Given exercise
Rewrite everything from the line containing "From this photo before us, place" down to the line containing "Answer: dry grass" in the material below, putting "viewer" wherever "camera" occurs and leaving all else unchanged.

Source data
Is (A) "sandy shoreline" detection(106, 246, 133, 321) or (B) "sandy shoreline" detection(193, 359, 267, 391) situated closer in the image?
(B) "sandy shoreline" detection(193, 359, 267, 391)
--
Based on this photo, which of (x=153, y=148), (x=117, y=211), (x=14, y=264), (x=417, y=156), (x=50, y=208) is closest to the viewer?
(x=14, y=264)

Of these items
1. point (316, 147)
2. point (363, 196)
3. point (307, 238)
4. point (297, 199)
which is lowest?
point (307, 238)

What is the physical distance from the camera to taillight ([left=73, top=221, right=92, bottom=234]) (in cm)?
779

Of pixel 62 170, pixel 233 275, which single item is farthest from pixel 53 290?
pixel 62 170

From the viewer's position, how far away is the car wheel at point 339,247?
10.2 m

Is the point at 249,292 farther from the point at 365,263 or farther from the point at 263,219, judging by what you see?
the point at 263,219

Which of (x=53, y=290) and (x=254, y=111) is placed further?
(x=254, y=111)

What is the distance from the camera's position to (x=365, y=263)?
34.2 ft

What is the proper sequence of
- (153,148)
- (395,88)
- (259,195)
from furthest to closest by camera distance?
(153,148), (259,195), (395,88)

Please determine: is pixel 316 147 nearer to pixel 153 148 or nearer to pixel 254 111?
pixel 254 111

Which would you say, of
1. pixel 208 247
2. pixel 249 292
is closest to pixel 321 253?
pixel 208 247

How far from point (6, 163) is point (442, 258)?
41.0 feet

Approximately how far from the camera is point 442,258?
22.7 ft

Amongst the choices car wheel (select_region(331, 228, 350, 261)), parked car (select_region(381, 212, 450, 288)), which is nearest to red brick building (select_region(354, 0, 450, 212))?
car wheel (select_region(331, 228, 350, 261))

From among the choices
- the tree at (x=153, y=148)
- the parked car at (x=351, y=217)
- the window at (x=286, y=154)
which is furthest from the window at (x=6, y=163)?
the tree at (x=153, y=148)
==
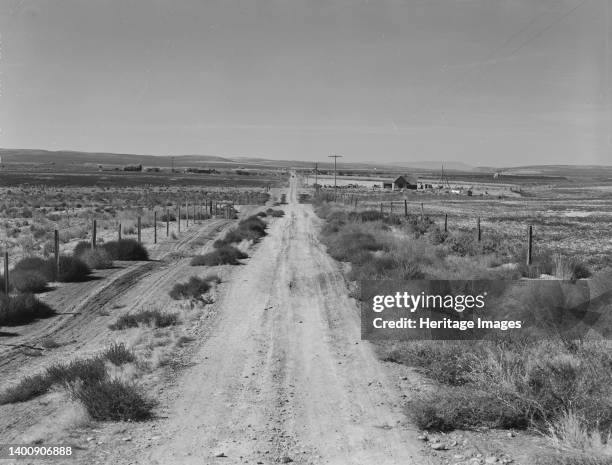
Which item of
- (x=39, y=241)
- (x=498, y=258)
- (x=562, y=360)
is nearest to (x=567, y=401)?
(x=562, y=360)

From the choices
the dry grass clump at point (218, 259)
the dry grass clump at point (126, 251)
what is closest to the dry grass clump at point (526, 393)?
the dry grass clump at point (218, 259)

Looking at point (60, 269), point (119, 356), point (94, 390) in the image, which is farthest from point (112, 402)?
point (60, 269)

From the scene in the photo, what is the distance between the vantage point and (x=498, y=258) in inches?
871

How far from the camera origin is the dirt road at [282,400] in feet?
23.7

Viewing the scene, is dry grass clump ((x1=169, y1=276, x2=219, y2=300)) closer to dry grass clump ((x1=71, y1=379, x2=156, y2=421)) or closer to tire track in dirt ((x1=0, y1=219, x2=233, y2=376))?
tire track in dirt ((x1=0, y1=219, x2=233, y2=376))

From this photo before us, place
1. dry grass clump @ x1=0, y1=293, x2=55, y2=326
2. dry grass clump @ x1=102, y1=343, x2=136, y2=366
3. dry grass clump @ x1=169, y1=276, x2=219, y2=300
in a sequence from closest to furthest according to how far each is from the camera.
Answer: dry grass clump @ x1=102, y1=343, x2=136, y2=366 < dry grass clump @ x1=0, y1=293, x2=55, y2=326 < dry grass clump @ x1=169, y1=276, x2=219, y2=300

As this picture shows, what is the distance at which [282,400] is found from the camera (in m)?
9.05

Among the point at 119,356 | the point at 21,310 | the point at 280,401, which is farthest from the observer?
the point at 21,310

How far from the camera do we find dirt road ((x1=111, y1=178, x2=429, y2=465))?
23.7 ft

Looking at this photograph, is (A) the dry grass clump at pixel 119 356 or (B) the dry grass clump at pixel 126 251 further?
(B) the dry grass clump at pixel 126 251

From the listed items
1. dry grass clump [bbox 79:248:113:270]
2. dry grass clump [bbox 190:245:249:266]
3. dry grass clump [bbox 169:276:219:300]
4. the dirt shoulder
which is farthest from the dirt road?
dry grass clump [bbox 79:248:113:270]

Reply to the exercise
From this photo before us, place
1. dry grass clump @ x1=0, y1=293, x2=55, y2=326
2. dry grass clump @ x1=102, y1=343, x2=136, y2=366
3. dry grass clump @ x1=169, y1=276, x2=219, y2=300
in a sequence from closest to furthest according to how far each is from the viewer.
Answer: dry grass clump @ x1=102, y1=343, x2=136, y2=366 < dry grass clump @ x1=0, y1=293, x2=55, y2=326 < dry grass clump @ x1=169, y1=276, x2=219, y2=300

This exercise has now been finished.